Les Montréalais ne pourront pas fêter dans les bars jusqu'au petit matin. La Régie des alcools a rejeté le projet-pilote de la Ville de Montréal, qui souhaitait étendre leurs heures d'ouverture jusqu'à 6h, jugeant l'expérience trop improvisée.

Dans leur décision de 38 pages, les régisseurs Daniel Lord et Saifo Elmir en arrivent à «la conclusion que ce projet est contraire à l'intérêt public et est susceptible de nuire à la tranquillité publique».

La Régie critique durement les démarches de la Ville, y voyant un projet improvisé. «La conception et la planification d'un projet d'une telle importance et d'une telle sensibilité pour la population sont déficientes. Un tel projet aurait mérité que l'on prenne le temps de réfléchir et de se documenter sur sa faisabilité à la lumière des résultats et des expériences vécues ailleurs dans le monde», peut-on lire.

Lors des audiences, le responsable du projet à la Ville de Montréal n'avait pas été en mesure de préciser les objectifs poursuivis avec cette expérience. Il avait simplement indiqué aux régisseurs que l'idée venait du maire Denis Coderre, à la suite de son expérience à la Nuit blanche.

L'avocat embauché par la Ville pour plaider le dossier, Richard Phaneuf, avait tenté de faire accepter le projet-pilote en le présentant comme une «manifestation sociale». Une clause permet en effet à la Régie d'autoriser la vente d'alcool après 3h dans de telles situations. Mais voilà, «la manifestation sociale n'est pas de faire une enquête terrain dans le cadre d'un projet-pilote», ont tranché les régisseurs.

La Régie des alcools estime que Montréal a trop misé sur les impacts économiques et pas assez sur les impacts humains. «Nous sommes déçus de constater que la perspective économique ait pris autant de place dans la proposition, alors qu'en réalité, l'enjeu de la santé publique est complètement absent.»
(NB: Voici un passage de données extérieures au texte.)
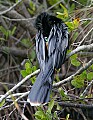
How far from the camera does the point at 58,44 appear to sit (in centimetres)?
280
Les régisseurs se sont dits étonnés de la position aussi favorable du Service de police de la Ville de Montréal (SPVM) par rapport au projet. «Nous avons l'habitude d'avoir devant nous des policiers qui, avec détail et précision, viennent nous expliquer le fragile équilibre à assurer la sécurité publique sur le territoire, sans que des conditions exceptionnelles soient créées. [...] Nous n'avons malheureusement pas été rassurés par les réponses aux questions posées en ce qui a trait à la vision et à l'engagement du SPVM dans ce projet.»

Déception

La Ville avait pourtant bon espoir d'obtenir le feu vert pour son projet-pilote. Des employés de la Ville se sont affairés hier à placer des affiches dans les rues Saint-Denis et Crescent pour inviter les fêtards à limiter le bruit. Rappelons que cinq sonomètres devaient suivre en temps réel le bruit dans les deux artères commerciales.

Le projet-pilote prévoyait que 19 bars des rues Saint-Denis et Crescent pourraient ouvrir leurs portes jusqu'à 6h, pendant quatre fins de semaine, à partir de ce soir.

Le maire s'est montré déçu de la décision de la Régie par rapport à son projet-pilote. «Une occasion ratée pour Montréal, a-t-il dit, rencontré en soirée hier. Quand on vient me dire dans la décision qu'on n'était pas assez documentés, allô!? C'est un projet pilote. Le rôle du projet-pilote, c'était quatre week-ends, trois jours, trois heures de plus chaque jour, justement pour documenter.»

M. Coderre soutient par ailleurs que la Ville ne pourra pas interjeter appel de la décision.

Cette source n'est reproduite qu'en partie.